The domain of the function `f(x) = (x^(2) + 1)/(ln (x^(2) + 1))` is

To find the domain of the function \( f(x) = \frac{x^2 + 1}{\ln(x^2 + 1)} \), we need to ensure that the denominator does not equal zero and that the argument of the logarithm is positive. ### Step-by-Step Solution: 1. **Identify the function**: We have \( f(x) = \frac{x^2 + 1}{\ln(x^2 + 1)} \). 2. **Check the denominator**: The denominator is \( \ln(x^2 + 1) \).
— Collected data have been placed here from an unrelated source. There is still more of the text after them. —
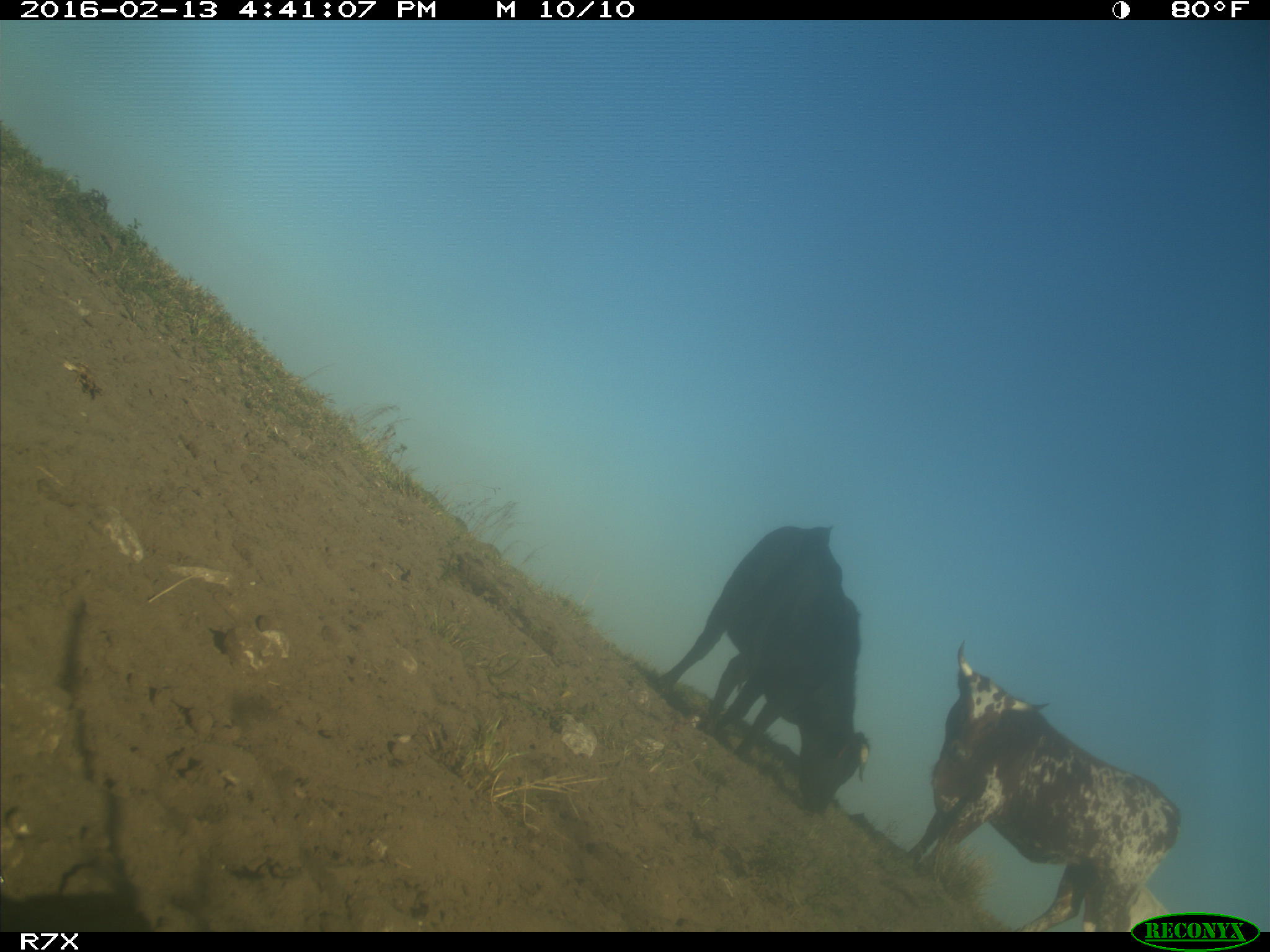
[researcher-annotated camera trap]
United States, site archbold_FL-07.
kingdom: Animalia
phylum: Chordata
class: Mammalia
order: Artiodactyla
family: Bovidae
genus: Bos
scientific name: Bos taurus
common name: domestic cow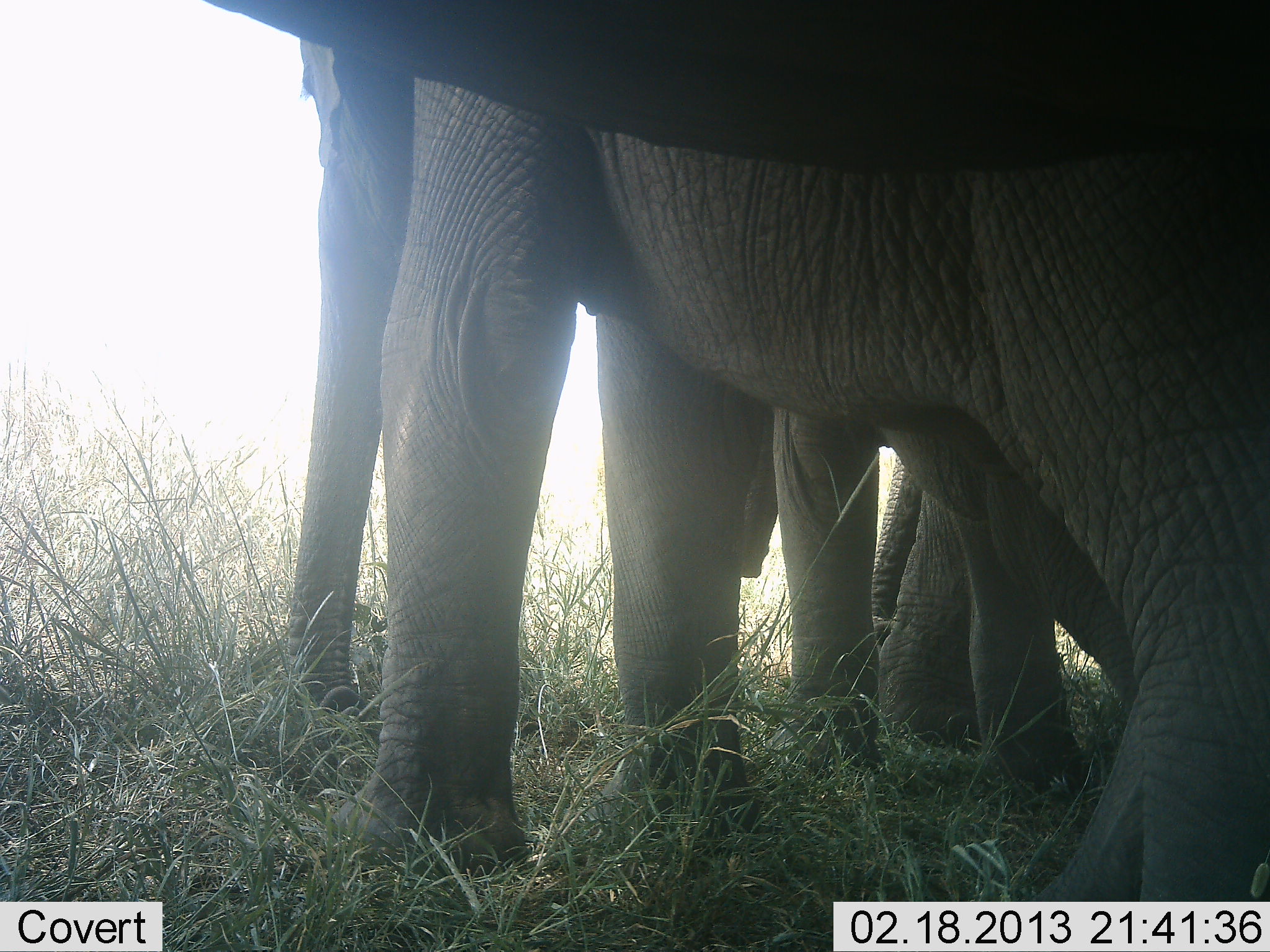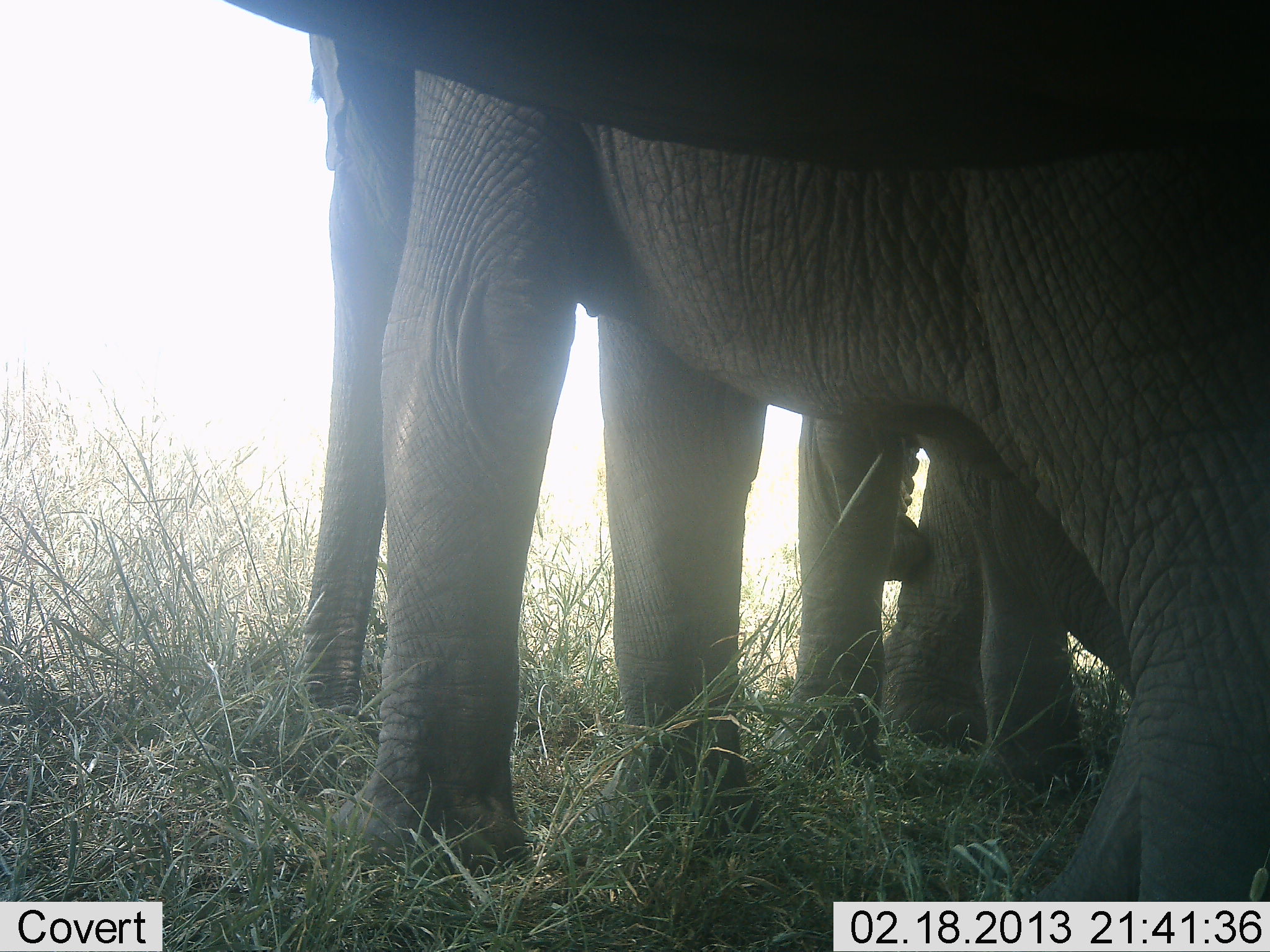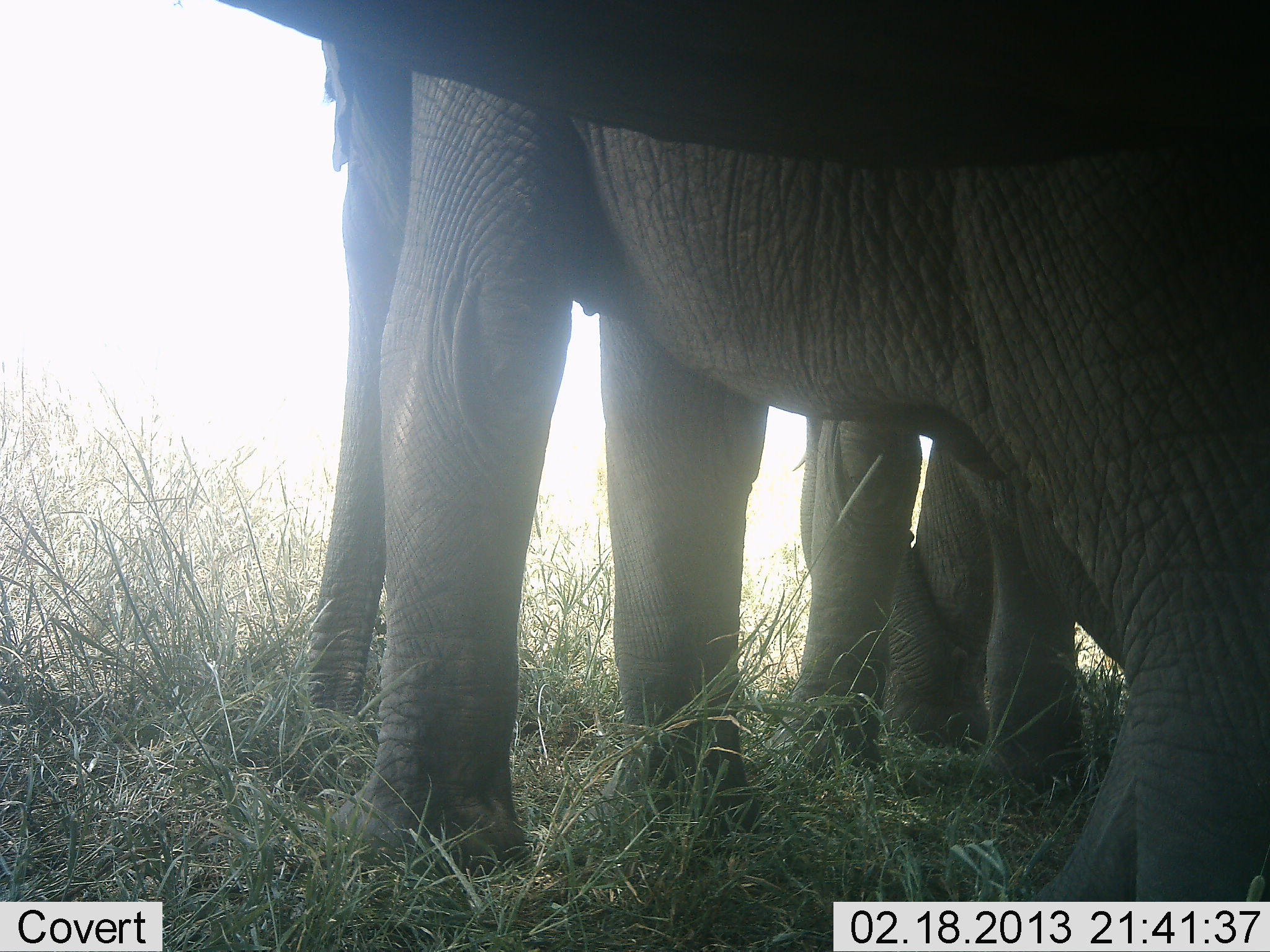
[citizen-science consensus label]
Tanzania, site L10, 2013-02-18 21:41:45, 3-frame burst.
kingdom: Animalia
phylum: Chordata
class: Mammalia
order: Proboscidea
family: Elephantidae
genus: Loxodonta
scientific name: Loxodonta africana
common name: african bush elephant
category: elephant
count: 3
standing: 82%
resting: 2%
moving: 9%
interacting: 4%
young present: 18%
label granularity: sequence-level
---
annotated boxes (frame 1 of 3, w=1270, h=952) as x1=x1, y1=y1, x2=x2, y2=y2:
animal: x1=274, y1=39, x2=1270, y2=900; x1=208, y1=0, x2=1270, y2=790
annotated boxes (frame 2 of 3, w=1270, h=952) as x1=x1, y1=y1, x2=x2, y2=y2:
animal: x1=204, y1=1, x2=1270, y2=806; x1=298, y1=33, x2=1270, y2=898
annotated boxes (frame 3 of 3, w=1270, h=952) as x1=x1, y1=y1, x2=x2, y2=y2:
animal: x1=214, y1=0, x2=1268, y2=900; x1=280, y1=37, x2=1270, y2=813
For the function to be defined, this must not equal zero: \[ \ln(x^2 + 1) \neq 0 \] 3. **Set the logarithm equal to zero**: The logarithm equals zero when its argument equals 1: \[ x^2 + 1 = 1 \] Solving this gives: \[ x^2 = 0 \quad \Rightarrow \quad x = 0 \] Thus, \( x \) cannot be 0. 4. **Check the argument of the logarithm**: The argument of the logarithm must be positive: \[ x^2 + 1 > 0 \] Since \( x^2 \) is always non-negative (it is zero or positive), adding 1 ensures that: \[ x^2 + 1 \geq 1 > 0 \] This condition is satisfied for all real numbers \( x \). 5. **Combine the conditions**: The only restriction we have is that \( x \) cannot be 0. Therefore, the domain of \( f(x) \) is all real numbers except 0. ### Conclusion: The domain of the function \( f(x) = \frac{x^2 + 1}{\ln(x^2 + 1)} \) is: \[ \text{Domain} = \mathbb{R} \setminus \{0\} \]